Ne cherchons pas de héros ici, nous ne verrons que des personnages. Faux-héros donc, Vivien de Lynde animait un groupe de jeunes « hussards » grincheux contre la société présente, métissée et multiculturelle, atteinte de « crétinisme » et trop ouverte sur l'extérieur pour leur goût de réactionnaires nostalgiques d'un ordre noir périmé. Vivien s'est suicidé dans la fleur de l'âge, outré par l'entourloupe d'une séduisante mais perfide documentariste, qui a enregistré tous leurs propos nauséabonds, haineux et racistes.
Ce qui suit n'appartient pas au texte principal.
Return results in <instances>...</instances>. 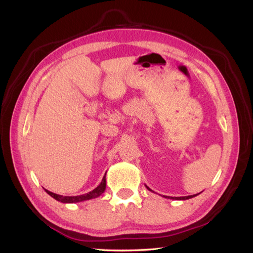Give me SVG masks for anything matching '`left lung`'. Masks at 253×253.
<instances>
[{
    "instance_id": "left-lung-1",
    "label": "left lung",
    "mask_w": 253,
    "mask_h": 253,
    "mask_svg": "<svg viewBox=\"0 0 253 253\" xmlns=\"http://www.w3.org/2000/svg\"><path fill=\"white\" fill-rule=\"evenodd\" d=\"M147 187V186H146ZM148 188V190H150L151 191V189H150L149 187H147ZM199 193H197V195H193V196H187V197H175V198H173V197H170V199H175V200H188V199H191V198H193V197H196V196H198ZM166 198V197H165Z\"/></svg>"
}]
</instances>
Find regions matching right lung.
<instances>
[{"instance_id":"add662e5","label":"right lung","mask_w":253,"mask_h":253,"mask_svg":"<svg viewBox=\"0 0 253 253\" xmlns=\"http://www.w3.org/2000/svg\"><path fill=\"white\" fill-rule=\"evenodd\" d=\"M106 175V173H105ZM105 175L103 178H102V181L101 184L94 188V189L92 191H90L88 193H84V195H80V196H61V195H57V193H54L52 191H49V190H45V192L47 193V195H50L52 198H54L55 200L60 201L62 203H77V202H83V201H85V200H90V199H94V198H98L100 197L102 193L104 192L105 190V187H106V179H105Z\"/></svg>"}]
</instances>
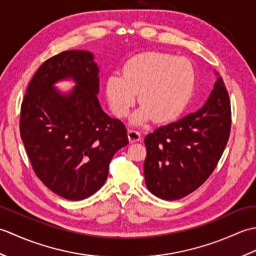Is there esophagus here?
<instances>
[{
    "instance_id": "esophagus-1",
    "label": "esophagus",
    "mask_w": 256,
    "mask_h": 256,
    "mask_svg": "<svg viewBox=\"0 0 256 256\" xmlns=\"http://www.w3.org/2000/svg\"><path fill=\"white\" fill-rule=\"evenodd\" d=\"M128 140L131 143H135V142H138L140 140V133L136 130H133V128H130L128 131Z\"/></svg>"
}]
</instances>
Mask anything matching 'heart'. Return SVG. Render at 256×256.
Listing matches in <instances>:
<instances>
[{"label": "heart", "mask_w": 256, "mask_h": 256, "mask_svg": "<svg viewBox=\"0 0 256 256\" xmlns=\"http://www.w3.org/2000/svg\"><path fill=\"white\" fill-rule=\"evenodd\" d=\"M196 84V70L189 59L165 52H148L130 59L122 74H112L106 81L111 111L125 118L138 99L142 103L132 122L144 124L153 118L170 122L189 104Z\"/></svg>", "instance_id": "1"}]
</instances>
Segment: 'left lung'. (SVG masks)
<instances>
[{"instance_id": "8db88e82", "label": "left lung", "mask_w": 256, "mask_h": 256, "mask_svg": "<svg viewBox=\"0 0 256 256\" xmlns=\"http://www.w3.org/2000/svg\"><path fill=\"white\" fill-rule=\"evenodd\" d=\"M230 130L229 94L218 77L198 111L146 135V187L164 200H177L194 192L214 170Z\"/></svg>"}]
</instances>
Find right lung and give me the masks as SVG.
I'll use <instances>...</instances> for the list:
<instances>
[{
  "instance_id": "obj_1",
  "label": "right lung",
  "mask_w": 256,
  "mask_h": 256,
  "mask_svg": "<svg viewBox=\"0 0 256 256\" xmlns=\"http://www.w3.org/2000/svg\"><path fill=\"white\" fill-rule=\"evenodd\" d=\"M72 78L62 94L58 80ZM99 67L86 50H68L42 64L27 86L20 131L36 176L52 192L82 200L104 184L116 152L128 144L125 125L102 110Z\"/></svg>"
}]
</instances>
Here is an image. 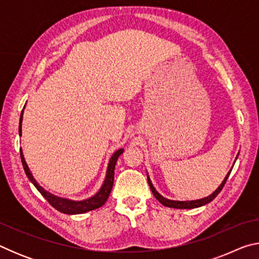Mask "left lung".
I'll use <instances>...</instances> for the list:
<instances>
[{"label":"left lung","instance_id":"left-lung-1","mask_svg":"<svg viewBox=\"0 0 259 259\" xmlns=\"http://www.w3.org/2000/svg\"><path fill=\"white\" fill-rule=\"evenodd\" d=\"M232 171V169L230 170V172L226 175V177L224 178V181H223V183L221 184V185L218 186V188L216 191H214L212 194H210L209 196H207V198H203V199H200V200H193V201H174V200H168L163 198V196L160 195L159 193L156 192V190L154 187H153L152 185V182L150 181V177L147 176V181H148V185H150L151 190H152V193L153 195L155 196V199L157 201H160V202L164 205V207H169V208H175V209H193V208H198V207H201V205H204L207 204L209 202H211V201L216 198V196L221 193V191L223 190V187H224L225 183L227 181V178H229L230 174Z\"/></svg>","mask_w":259,"mask_h":259}]
</instances>
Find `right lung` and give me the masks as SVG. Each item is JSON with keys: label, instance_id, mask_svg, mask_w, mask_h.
<instances>
[{"label": "right lung", "instance_id": "1", "mask_svg": "<svg viewBox=\"0 0 259 259\" xmlns=\"http://www.w3.org/2000/svg\"><path fill=\"white\" fill-rule=\"evenodd\" d=\"M25 108V107H24ZM24 108L23 112L20 114V121H19V136H21V122H23V114H24ZM122 153H123V148H120L117 150L114 154L112 155L111 160H109V163L107 166V172H106V177H105V181L103 186L100 187V190L98 191V193L96 195H94L93 198L83 200V201H72L68 199H63V198H58L51 193L47 192L45 188L41 187L38 185L37 182L35 181L32 172L29 171L28 165L26 163V161L24 159V154L23 151L20 148V157H21V163H23L24 170L26 176L28 177V179L30 182L33 183V185L37 188V191L41 193L48 202H49L52 207L55 209L58 210L60 212L67 213V214H76V213H84L88 211H91V210H95L99 207H102L103 204H105L106 202L109 193L112 191L113 187V183H114V169H115V164L117 161V157H119Z\"/></svg>", "mask_w": 259, "mask_h": 259}]
</instances>
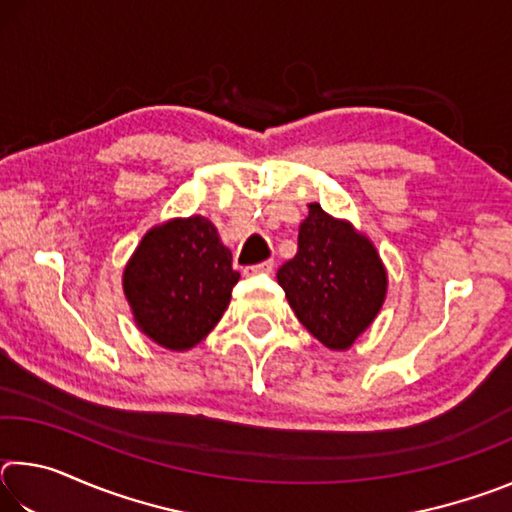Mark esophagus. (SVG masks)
<instances>
[{"label": "esophagus", "mask_w": 512, "mask_h": 512, "mask_svg": "<svg viewBox=\"0 0 512 512\" xmlns=\"http://www.w3.org/2000/svg\"><path fill=\"white\" fill-rule=\"evenodd\" d=\"M273 268H275V264H273V259H266V262H262V264L248 266L244 273H246V275H257V273H266V275H271V273H273Z\"/></svg>", "instance_id": "34e87169"}]
</instances>
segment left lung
<instances>
[{
    "label": "left lung",
    "instance_id": "8db88e82",
    "mask_svg": "<svg viewBox=\"0 0 512 512\" xmlns=\"http://www.w3.org/2000/svg\"><path fill=\"white\" fill-rule=\"evenodd\" d=\"M277 284L311 336L329 350H350L377 318L388 273L368 235L348 219L309 203L298 253L277 271Z\"/></svg>",
    "mask_w": 512,
    "mask_h": 512
}]
</instances>
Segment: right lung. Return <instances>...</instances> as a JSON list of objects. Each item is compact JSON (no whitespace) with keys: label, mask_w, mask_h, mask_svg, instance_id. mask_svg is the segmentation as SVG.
<instances>
[{"label":"right lung","mask_w":512,"mask_h":512,"mask_svg":"<svg viewBox=\"0 0 512 512\" xmlns=\"http://www.w3.org/2000/svg\"><path fill=\"white\" fill-rule=\"evenodd\" d=\"M237 282L230 248L201 214L153 225L121 275L137 329L171 352L192 350L212 332Z\"/></svg>","instance_id":"add662e5"}]
</instances>
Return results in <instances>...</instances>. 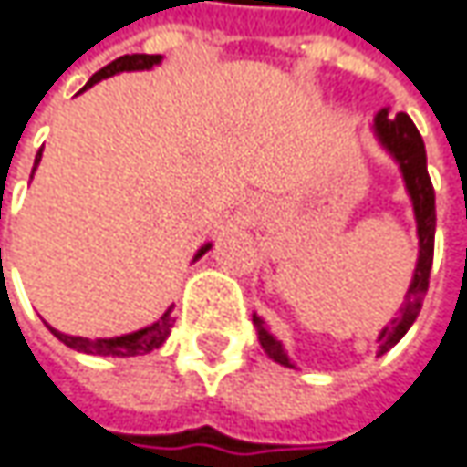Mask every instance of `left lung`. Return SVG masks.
I'll return each mask as SVG.
<instances>
[{
    "label": "left lung",
    "mask_w": 467,
    "mask_h": 467,
    "mask_svg": "<svg viewBox=\"0 0 467 467\" xmlns=\"http://www.w3.org/2000/svg\"><path fill=\"white\" fill-rule=\"evenodd\" d=\"M376 136L386 147V152L391 154L400 162V171L405 178L410 199H412V210H415V221H418V265L415 275L410 284L408 296L400 315L386 326L379 334V355L389 352L400 338L408 334V328L415 323V317L423 307V296L429 292V275H431L433 263V234H436V197H433V183L429 168H426V144L420 139V133L415 129V123L410 120L408 112H389L381 109L376 115ZM252 323L257 328L260 347L265 349L270 360L281 362L286 368H294L289 355L284 352V344L265 328V320L260 315H252Z\"/></svg>",
    "instance_id": "1"
}]
</instances>
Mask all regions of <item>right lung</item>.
Returning <instances> with one entry per match:
<instances>
[{
	"instance_id": "add662e5",
	"label": "right lung",
	"mask_w": 467,
	"mask_h": 467,
	"mask_svg": "<svg viewBox=\"0 0 467 467\" xmlns=\"http://www.w3.org/2000/svg\"><path fill=\"white\" fill-rule=\"evenodd\" d=\"M160 55H123V57L112 59L107 67H102L99 73H94L88 83L83 86V88H88V86H94L97 81H102V78H109V76H115V73H123V70H150L152 65L160 62ZM38 160H41V154L36 157V165H38ZM36 171V168H34ZM34 175V173H31ZM210 249V244H204L197 252V257H202L204 252ZM173 307L168 310V313L162 315L160 320H154L152 326H147V328H141V331H133V334H126V337H115V338H83V337H67V334H59L57 328H52V326H47L55 337L62 341V344H67L70 349H76V352H83V355H107V358H133V355H147V352H152L157 349L168 334H171V328H173Z\"/></svg>"
}]
</instances>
Auparavant, il a commis un ramassis romanesque intitulé « Le grand déplacement », imaginant la déportation massive vers la Libye, d'habitants de la France jugés dangereux ou simplement malfaisants par les autorités nouvelles. Le roman malsain de cette magistrale épuration, à supposer qu'il soit publiable, qui va le publier ? Revenue de ses vaines aventures sexuelles et humanitaires, la mère de Vivien, Gaia de Lynden se tourne vers le narrateur pour envisager la publication de ce brûlot. En effet, avant de se suicider, Vivien avait croisé la route de Gabriel Osmonde et commencé à lire son chef-d'œuvre, « Alternaissance », qui aurait pu le conduire à une existence supérieure. Double littéraire de Makine, Osmonde est présenté ici comme une sorte de gourou dont l'avis sera déterminant. De plus, cet Osmonde est un personnage-clé, un passeur, qui relie une société occidentale triste et usée par la consommation à un lumineux paradis abkhaze, post-soviétique et montagnard où l'on contemple la richesse des étoiles. C'est là que se retrouve autour d'Osmonde un groupe de « diggers », lecteurs du prophète Godbarsky, et bientôt rejoints par Gaia et le narrateur lui-même après un crochet par la Belgique.

 

L'écriture musclée d'Andreï Makine parvient difficilement à convaincre le lecteur de sa bonne intention. Est-il du côté des « hussards » qui déplorent les décombres des temps modernes, ou cherche-t-il réellement une issue vers le haut, une transcendance, une sorte de nouvelle naissance dans un milieu pur, élitiste et éthéré ?

 

• Andreï Makine : Au-delà des frontières. Grasset, 2019, 267 pages.